Job item A: In the TiVo forum thread, where does lpwcomp say a defined share should show up?
Job item B: Quote the TiVo forum thread word for word, from "Lol, they are" to "TiVo policing you!".

Exercise text:
I mean selecting the recording via the share in "My Shows" and initiating the transfer that way.


----------



## mr_smits (Dec 17, 2009)

lpwcomp said:


> I mean selecting the recording via the share in "My Shows" and initiating the transfer that way.


I don't understand the scenario you are explaining to me for "pulling" content to Tivo. Tivo doesn't automatically see all the shared content on my network for me to pull it to the Tivo box and then watch on my tv.

How can I pull content? Using the Tivo desktop software with published folders?


----------



## eboydog (Mar 24, 2006)

mr_smits said:


> Goodbye, troll


Lol, they are technically right but I would guess such was offered out of humor and not trolling.

As described, pushing causes it to copy protected which is due to the manner how pytivo pushes it and lack of other published api's to accomplish a "push", it's not TiVo policing you!

Setup a share in pytivo that's holds the rip, go to the TiVo and select that share and recording and 'pull" it. No problem that way.


----------



## lpwcomp (May 6, 2002)

eboydog said:


> Setup a share in pytivo that's holds the rip, go to the TiVo and select that share and recording and 'pull" it. No problem that way.





mr_smits said:


> I don't understand the scenario you are explaining to me for "pulling" content to Tivo. Tivo doesn't automatically see all the shared content on my network for me to pull it to the Tivo box and then watch on my tv.
> 
> How can I pull content? Using the Tivo desktop software with published folders?


There has to be at least one share defined for you to push. It _*should*_ show up at the bottom of "My Shows". Post your pyTivo.conf file (after editing it to remove security data like IDs and passwords). Post it between "CODE" tags to preserve the formatting.


----------



## mr_smits (Dec 17, 2009)

lpwcomp said:


> There has to be at least one share defined for you to push. It _*should*_ show up at the bottom of "My Shows". Post your pyTivo.conf file (after editing it to remove security data like IDs and passwords). Post it between "CODE" tags to preserve the formatting.


Ah yes. This sounds familiar. It may be because I always watch tv on my Tivo Mini, and I cannot pull shows from it (to the Roamio). From the Mini I can see the folder but not inside it.


----------



## lpwcomp (May 6, 2002)

mr_smits said:


> Ah yes. This sounds familiar. It may be because I always watch tv on my Tivo Mini, and I cannot pull shows from it (to the Roamio). From the Mini I can see the folder but not inside it.


That makes sense. Another factor to consider when deciding whether to replace a full TiVo with a Mini.


----------



## mr_smits (Dec 17, 2009)

lpwcomp said:


> That makes sense. Another factor to consider when deciding whether to replace a full TiVo with a Mini.


Yes. Definitely a downside to having a Mini.


----------



## JWhites (May 15, 2013)

Wait I'm confused. So if I move to a cable company that uses all H.264 or MPEG4 channels, I won't be able to use the Stream even though I _will_ be able to use the TiVo Premiere/Roamio?


----------

Data segment:
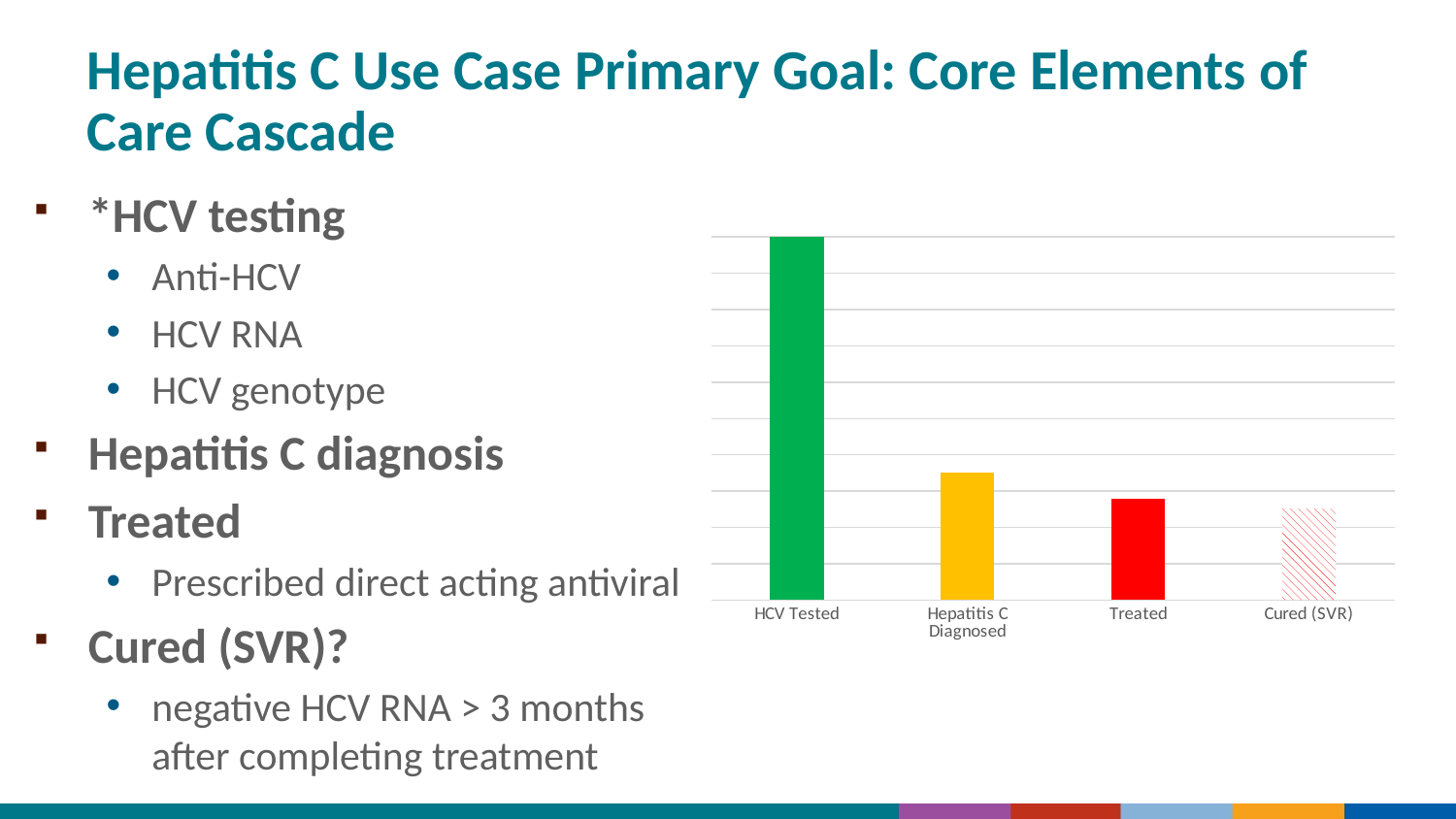
Which category's bar is drawn with a hatched (striped) pattern rather than a solid fill? Cured (SVR) Which bar is taller, Treated or Cured (SVR)? Treated What kind of chart is shown on the slide? bar chart Which bar is taller, HCV Tested or Treated? HCV Tested Which category has the tallest bar in the chart? HCV Tested Do the bar heights rise or fall moving from left to right across the chart? fall What colour is the HCV Tested bar? green Which category has the shortest bar in the chart? Cured (SVR) Which bar is taller, HCV Tested or Hepatitis C Diagnosed? HCV Tested How many categories are shown on the x axis of the chart? 4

Expected output A: At the bottom of "My Shows".

Expected output B:
Lol, they are technically right but I would guess such was offered out of humor and not trolling.

As described, pushing causes it to copy protected which is due to the manner how pytivo pushes it and lack of other published api's to accomplish a "push", it's not TiVo policing you!